2026, Jan 10 03:00
Indexing Activity Windows with Start and End Times in Pandas Using IntervalIndex for Point-in-Time Queries
Learn how to index activity windows in Pandas DataFrames using IntervalIndex. Build intervals from start/end timestamps and query active users at a given time.
Indexing activity windows in a Pandas DataFrame gets tricky when your data has both start and end timestamps per row. Standard time-based slicing expects a DatetimeIndex tied to a single timestamp column, while here each record represents a span. The goal is to index these spans so that you can quickly ask: who was active at a specific moment in time?
Problem setup
The dataset holds users with activity start and end datetimes. A naive approach might be to try a label slice with a string range, but that mechanism applies to a DatetimeIndex, not to pairs of datetime columns. This means it won’t select rows whose spans overlap a period by itself.
import pandas as pd
records = {
'user': ['John Doe', 'Jane Doe'],
'start': [pd.Timestamp('2025-03-21 11:30:35'), pd.Timestamp('2023-12-31 01:02:03')],
'end': [pd.Timestamp('2025-03-21 13:05:26'), pd.Timestamp('2024-01-02 03:04:05')],
}
tbl = pd.DataFrame(records)
# This kind of label slice applies to a DatetimeIndex, not two datetime columns holding a span.
_ = tbl['2024-01-01:2024-01-31']
What’s going on
Each row is a time interval, not a single timestamp. Pandas Period represents a fixed granularity like a day or minute, but not arbitrary start-to-end windows per row. MultiIndex is great for hierarchical labels, yet it isn’t a structure for continuous time ranges. To model a span per record directly in the index, you need an index that understands intervals.
Solution: use IntervalIndex for time spans
Pandas provides IntervalIndex, a native way to index rows by continuous intervals. Build it from your start and end columns, set it as the index, and then use contains to check whether a given point in time falls inside any interval.
import pandas as pd
records = {
'user': ['John Doe', 'Jane Doe'],
'start': [pd.Timestamp('2025-03-21 11:30:35'), pd.Timestamp('2023-12-31 01:02:03')],
'end': [pd.Timestamp('2025-03-21 13:05:26'), pd.Timestamp('2024-01-02 03:04:05')],
}
tbl = pd.DataFrame(records)
span_idx = pd.IntervalIndex.from_arrays(tbl['start'], tbl['end'], closed='both')
tbl.set_index(span_idx, inplace=True)
tbl.drop(columns=['start', 'end'], inplace=True)
probe_ts = pd.Timestamp("2024-01-01 12:00:00")
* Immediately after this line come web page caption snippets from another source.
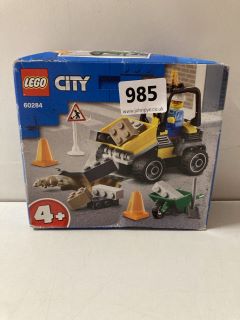 LEGO CITY 60284 SET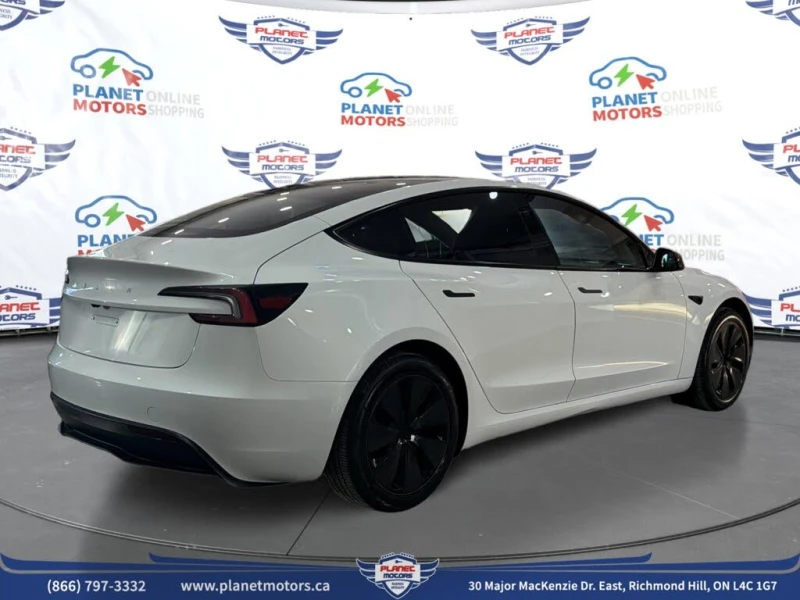 Tesla Model 3 3 RWD, снимка 4 - Автомобили и джипове - 53504833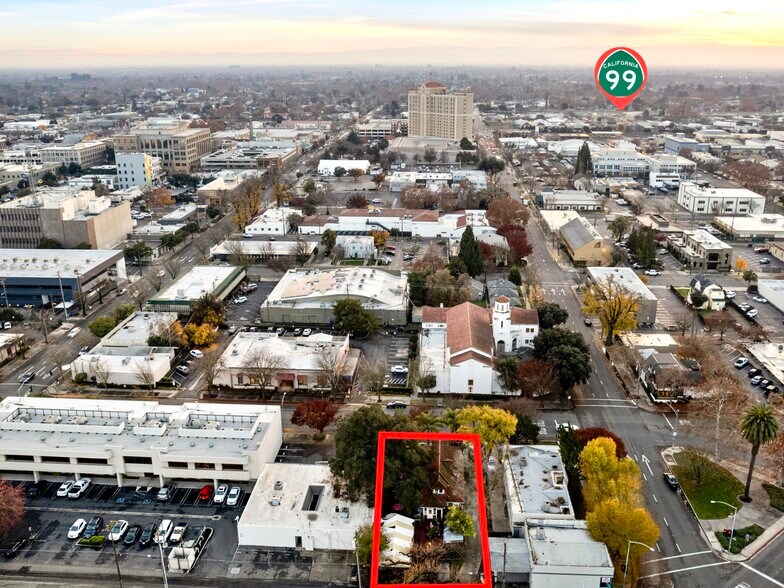 More Photos Of 1126 14th St, Modesto Restaurant For Sale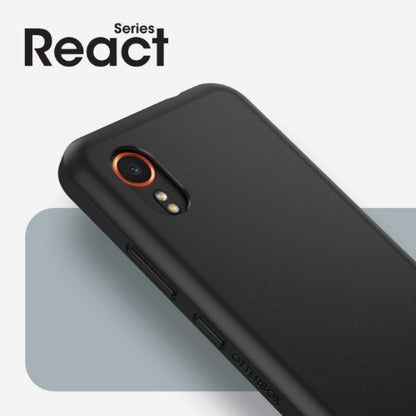 OtterBox React Series for Galaxy XCover 7, Black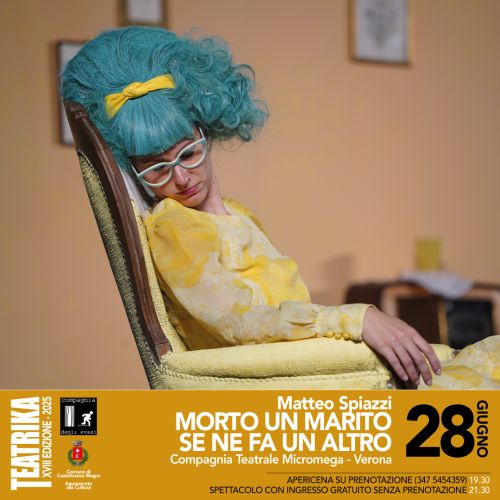 morto un marito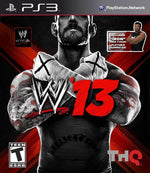 WWE '13 (Playstation 3)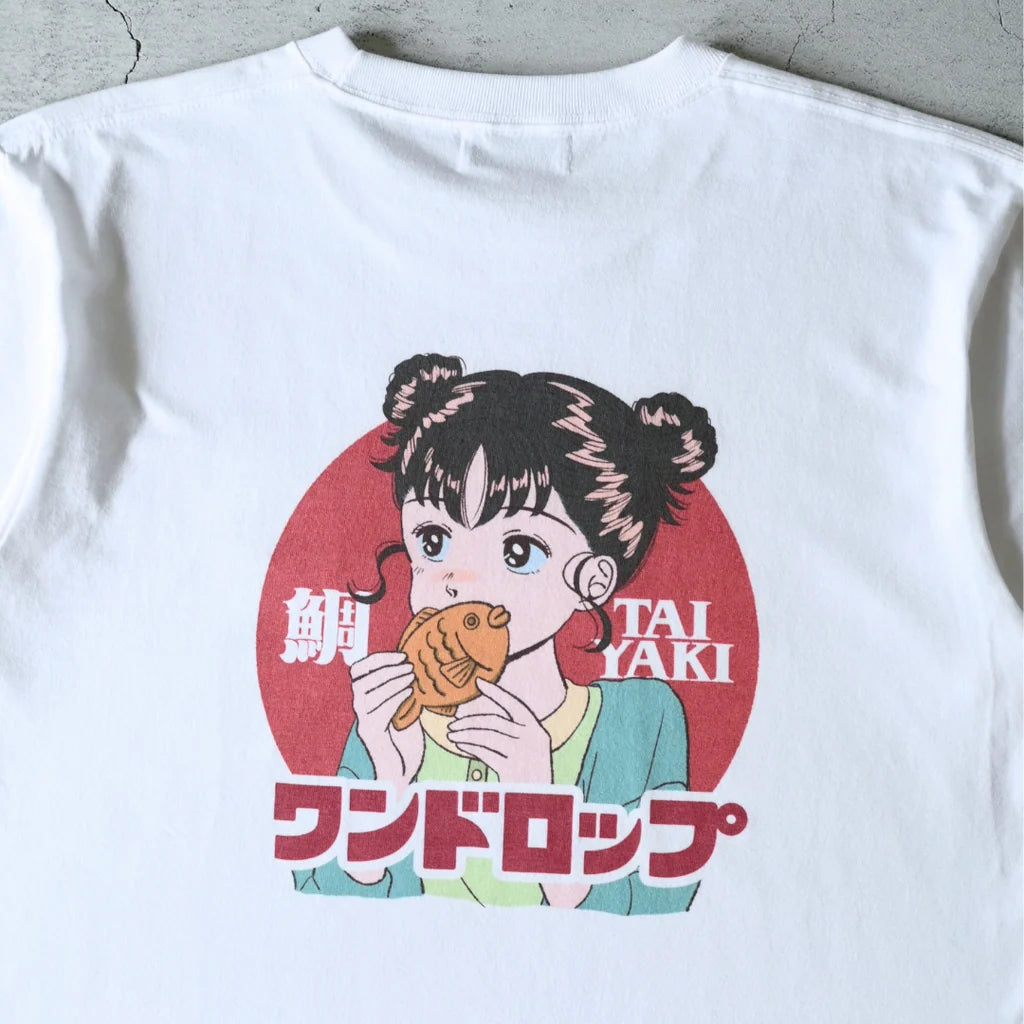 島田つか沙 たい焼き Tshirt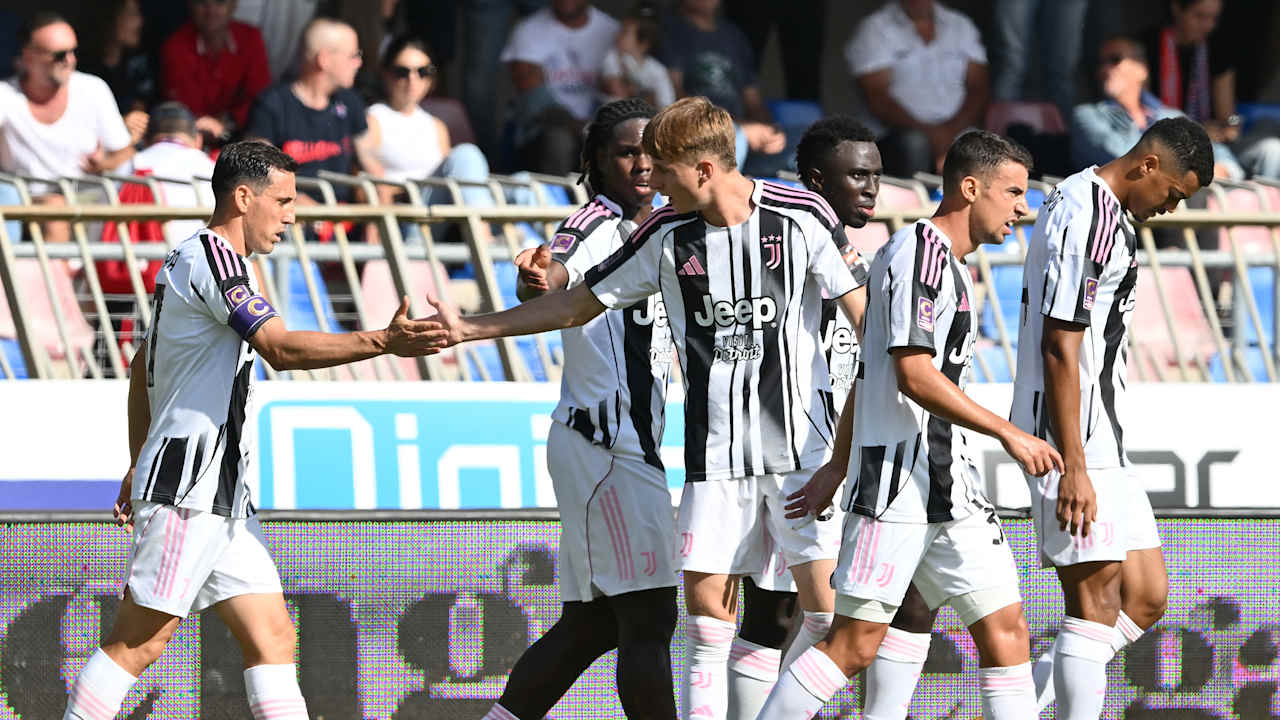Serie C - Sambenedettese-Juventus Next Gen - 27-09-2025 - 3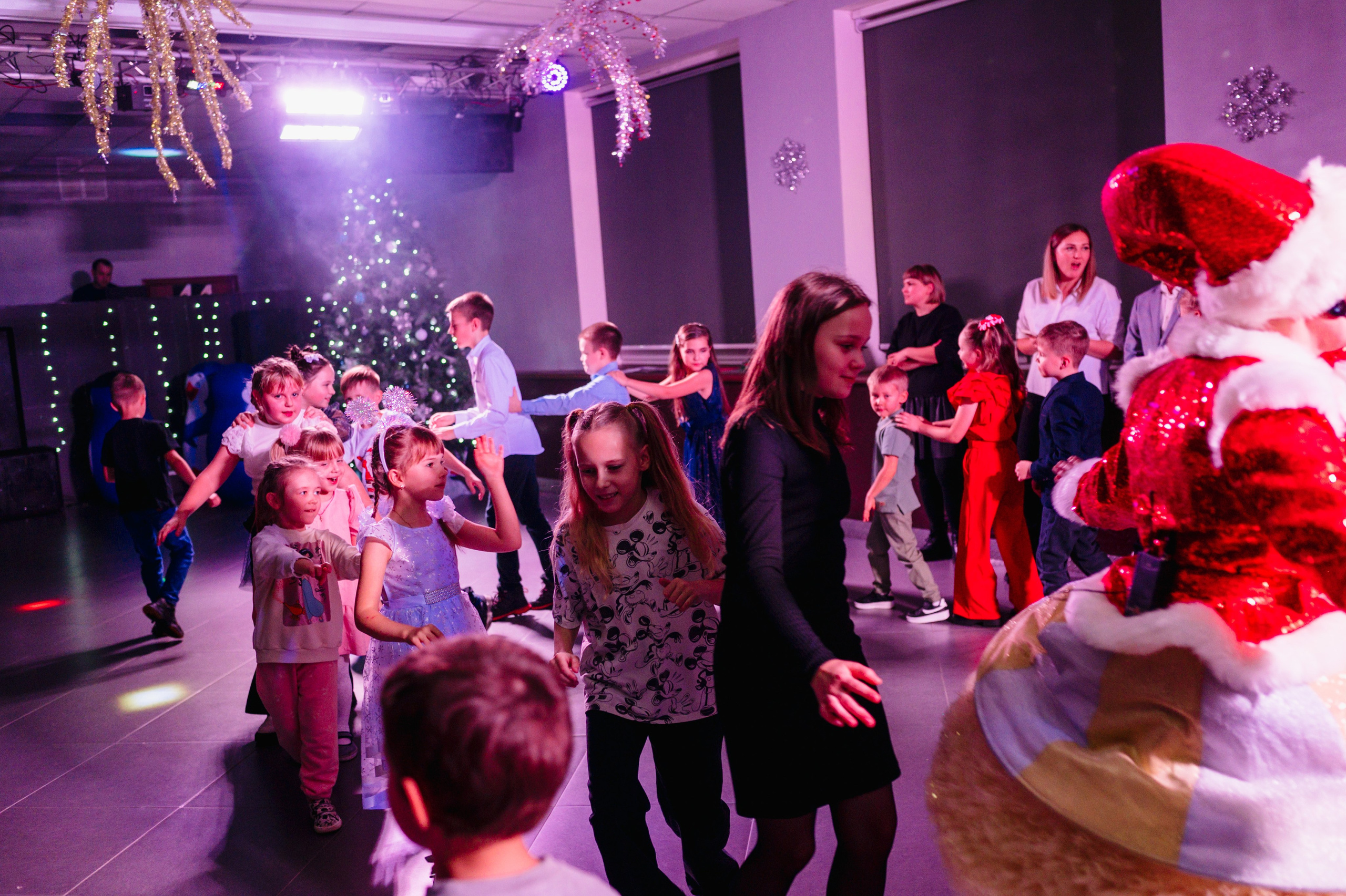 Елка Стартехпрома — 2024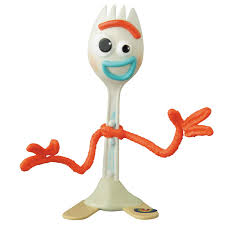 Disney Toy Story 4 Forky Soft Toy Plush Figure Stuffed Soft Doll Girls Boy  Gift | Ebay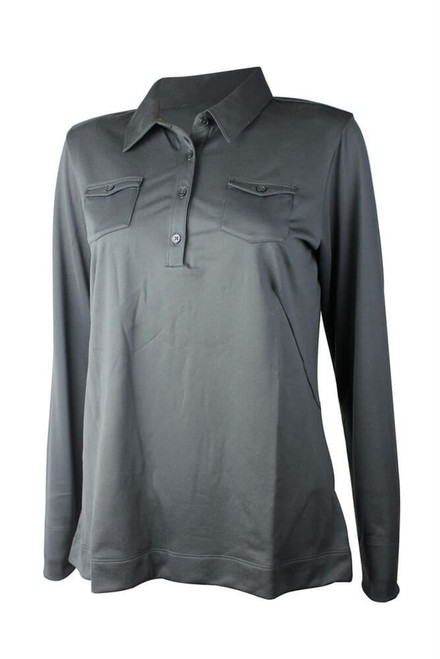 Adidas Womens ClimaLite Warm Polo Adidas Womens ClimaLite Warm Polo
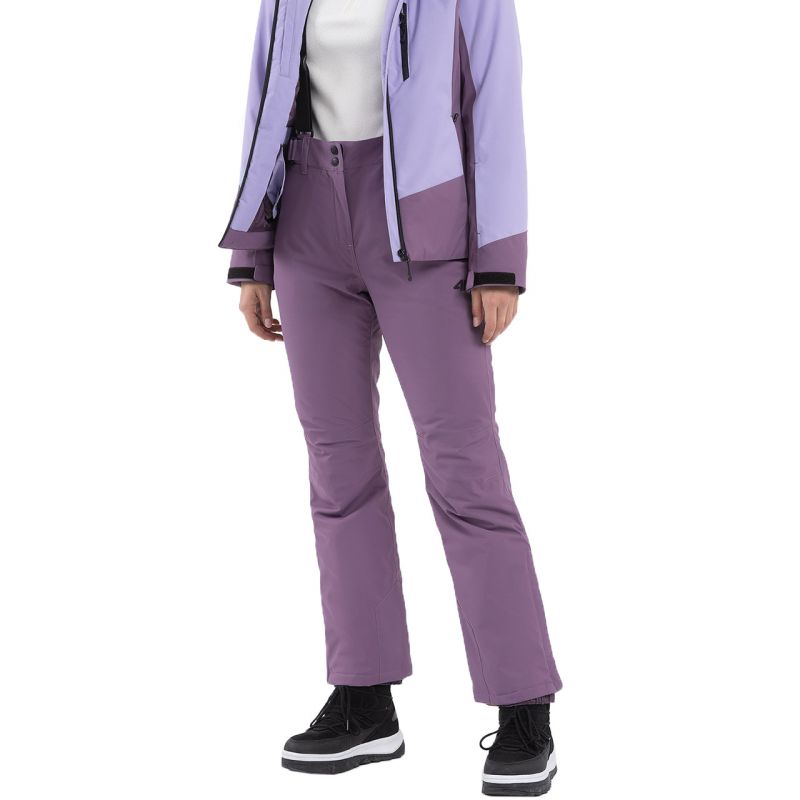 4F FNK F419 W ski pants 4FAW23TFTRF419 50S Clothing/Ski 4F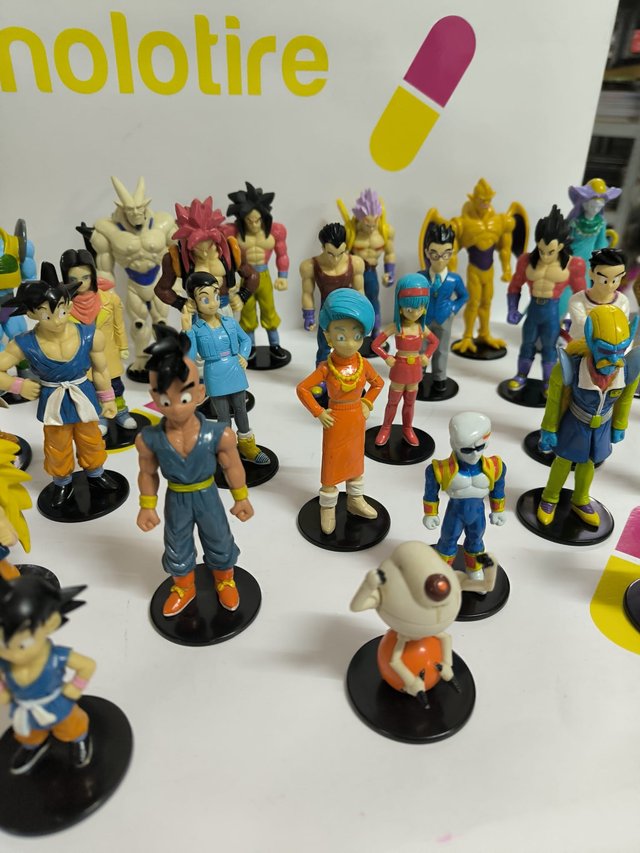 Figura Dragon Ball Atlas 1996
online_subset = tbl[tbl.index.contains(probe_ts)]
print(online_subset)
This returns the row for Jane Doe, because her activity window covers the probed timestamp. The key is that IntervalIndex models each row as a closed interval, and index.contains(timestamp) selects the records whose intervals include that moment.
Why this matters
When each row denotes an activity window, a point-in-time question like “who was active at 2024-01-01 12:00:00?” maps cleanly to an interval containment check. Instead of bending DatetimeIndex, Period, or MultiIndex into shapes they weren’t made for, IntervalIndex gives you direct, readable logic and maintains alignment with Pandas indexing semantics.
Takeaways
Use IntervalIndex when your rows represent time spans. Keep the interval closure explicit with the closed parameter. For point-in-time lookups, rely on index.contains with a Timestamp to fetch active users precisely when you need them.